Powerface had not performed in the last six years, but you wouldn't be able to tell from their it's-like-riding-a-bike attitude and execution. The complete 90s style nu-metal/rap metal band retained the loyalty of their high school fans as well as gained a few from the younger crowd that showed up too, most likely to see the other bands. Keinitz, Elijah White (guitar) and Jeremy Schopp (bass) are part of Coal Mine Canary, which also played that night. And Chris Doerr (drums) plays in Seizure Lake, also a guest that night, and Steve Nygard is part of Purgatory Grove, another local Lansing metal band.

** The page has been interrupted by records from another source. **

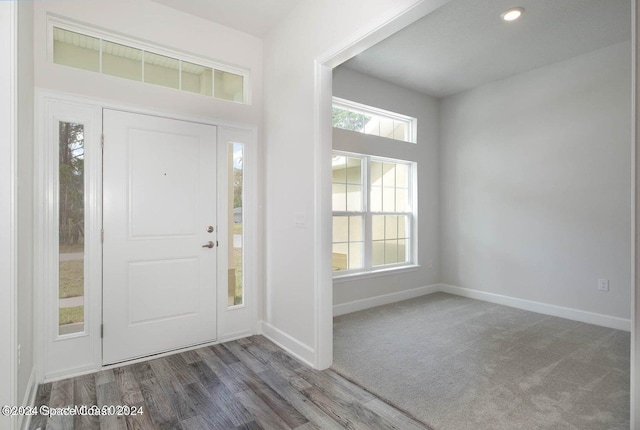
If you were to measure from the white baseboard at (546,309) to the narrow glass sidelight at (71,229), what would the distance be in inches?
183

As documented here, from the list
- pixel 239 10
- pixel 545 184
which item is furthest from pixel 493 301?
pixel 239 10

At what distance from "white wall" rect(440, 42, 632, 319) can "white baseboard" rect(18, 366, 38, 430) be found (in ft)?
16.1

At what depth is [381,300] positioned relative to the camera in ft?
14.4

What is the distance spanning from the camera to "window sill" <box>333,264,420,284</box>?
158 inches

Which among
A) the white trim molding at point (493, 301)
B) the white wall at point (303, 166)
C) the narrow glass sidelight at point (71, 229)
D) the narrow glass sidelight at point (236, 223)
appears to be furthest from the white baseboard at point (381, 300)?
the narrow glass sidelight at point (71, 229)

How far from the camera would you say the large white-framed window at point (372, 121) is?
4.16 meters

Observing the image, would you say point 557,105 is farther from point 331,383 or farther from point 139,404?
point 139,404

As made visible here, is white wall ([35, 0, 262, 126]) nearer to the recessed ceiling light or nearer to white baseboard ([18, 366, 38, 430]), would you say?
white baseboard ([18, 366, 38, 430])

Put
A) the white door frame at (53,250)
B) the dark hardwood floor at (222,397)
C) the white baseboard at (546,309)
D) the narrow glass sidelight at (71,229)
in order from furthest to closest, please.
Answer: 1. the white baseboard at (546,309)
2. the narrow glass sidelight at (71,229)
3. the white door frame at (53,250)
4. the dark hardwood floor at (222,397)

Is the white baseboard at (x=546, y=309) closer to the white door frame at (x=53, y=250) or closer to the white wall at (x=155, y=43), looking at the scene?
the white wall at (x=155, y=43)

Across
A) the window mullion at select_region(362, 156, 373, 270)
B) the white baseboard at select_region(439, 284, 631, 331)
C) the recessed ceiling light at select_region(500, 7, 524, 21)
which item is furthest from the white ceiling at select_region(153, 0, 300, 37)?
the white baseboard at select_region(439, 284, 631, 331)

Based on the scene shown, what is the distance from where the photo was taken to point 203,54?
304 centimetres

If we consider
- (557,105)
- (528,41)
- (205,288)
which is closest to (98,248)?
(205,288)

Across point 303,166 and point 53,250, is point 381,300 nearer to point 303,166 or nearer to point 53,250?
point 303,166
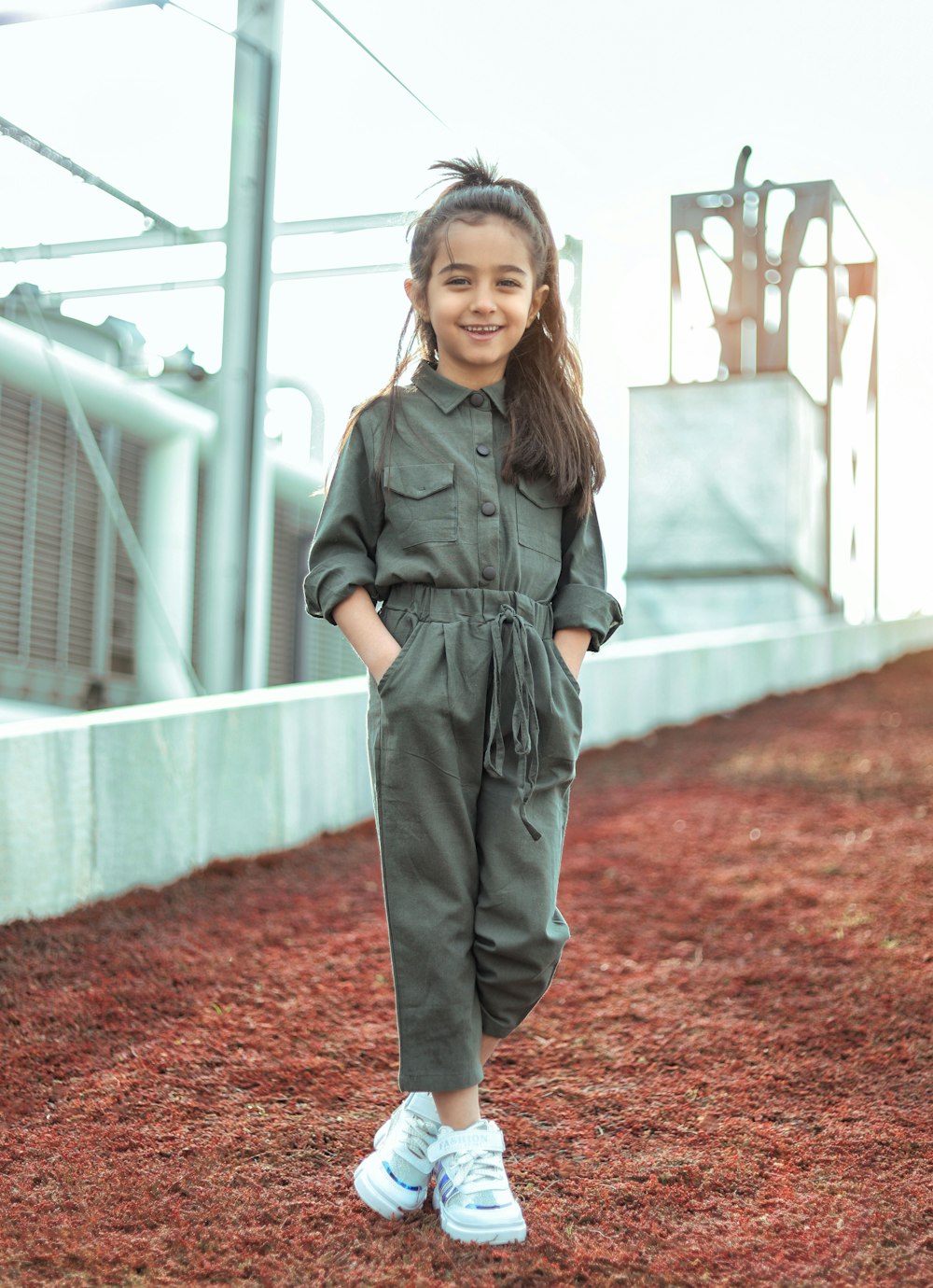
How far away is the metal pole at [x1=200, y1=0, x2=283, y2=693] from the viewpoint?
451 centimetres

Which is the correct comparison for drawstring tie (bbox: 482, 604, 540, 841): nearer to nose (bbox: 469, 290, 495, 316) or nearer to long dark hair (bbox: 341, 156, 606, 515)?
long dark hair (bbox: 341, 156, 606, 515)

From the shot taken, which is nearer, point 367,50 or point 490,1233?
point 490,1233

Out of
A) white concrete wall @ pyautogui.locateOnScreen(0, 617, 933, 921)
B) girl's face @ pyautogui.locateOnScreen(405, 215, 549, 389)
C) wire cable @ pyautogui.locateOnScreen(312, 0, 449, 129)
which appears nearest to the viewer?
girl's face @ pyautogui.locateOnScreen(405, 215, 549, 389)

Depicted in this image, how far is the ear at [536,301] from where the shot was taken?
209 centimetres

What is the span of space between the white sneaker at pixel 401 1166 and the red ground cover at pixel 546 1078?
0.04 metres

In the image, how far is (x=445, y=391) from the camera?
202 centimetres

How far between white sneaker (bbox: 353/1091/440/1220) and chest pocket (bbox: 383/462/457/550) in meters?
0.81

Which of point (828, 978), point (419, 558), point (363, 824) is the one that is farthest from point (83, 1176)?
point (363, 824)

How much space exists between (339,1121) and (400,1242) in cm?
48

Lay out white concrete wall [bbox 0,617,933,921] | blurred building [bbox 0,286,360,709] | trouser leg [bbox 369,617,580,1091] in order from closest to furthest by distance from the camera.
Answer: trouser leg [bbox 369,617,580,1091]
white concrete wall [bbox 0,617,933,921]
blurred building [bbox 0,286,360,709]

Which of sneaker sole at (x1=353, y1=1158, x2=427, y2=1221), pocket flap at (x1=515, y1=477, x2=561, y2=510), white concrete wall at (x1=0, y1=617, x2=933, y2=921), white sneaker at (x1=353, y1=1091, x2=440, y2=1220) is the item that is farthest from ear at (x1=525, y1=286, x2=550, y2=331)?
white concrete wall at (x1=0, y1=617, x2=933, y2=921)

Even though Powerface is the pure 90s type metal fused with rap, they are not a band that should stay in the 90s. Seeing this band made me regret the fact that I graduated in 2007 and the fact that I grew up in Birmingham, Michigan. To have this band play during my teenage years would have totally changed my interest in music- bringing me into metal way sooner than I actually was.

Listening to the people at the show talk about "back in the day," and how the band interacted with them and made their own comments about the good old days made me realize just how important reunion shows are for people. They give everyone a chance to relive those days that they regret are in the past and give them a chance to get back to the life most of them have left behind.

Thursday, July 1, 2010

Get Him to the Greek

So I went and saw "Get Him to the Greek" and I actually went and saw it the next night too. It was a surprisingly good movie, not only was it funny (if you don't mind ad-lib) but it had a good plot. the point of the movie and the resolution was never shoved down your throat, by the end of the movie you felt a certain way, but you weren't told to feel that way.

The icing on the cake was Lars Ulrich's big screen appearance. If you are a fan of Metallica, and like most fans, dislike Lars, then you will thoroughly enjoy the scenes where he is present. He plays himself and in turn gets made fun of multiple times in the movie. The best quote, and don't worry, you will still laugh when you here it, was when Russell Brand's character, Aldous, visits is ex Jackie Q. Lars walks out and Aldous says hello to Lars and then says "yeah... enter sandman," accompanied by a little hand flick/wave thing. I lost it. Then when Lars interrupts again, Aldous says," Why don't you go sue Napster again you Danish twat." This was just very clever and it was an original way to make fun of him.

Throughout the movie, Jason Segel's songs for Infant Sorrow, or Aldous, added the very funny lyrics and genuine songs to the movie. If you remember "Forgetting Sarah Marshall," the song "Inside of you" makes a comeback in this film. The funny lyrics of the songs and the clever humor of the script made this movie thoroughly enjoyable. And anything that makes fun of Lars is cool with me.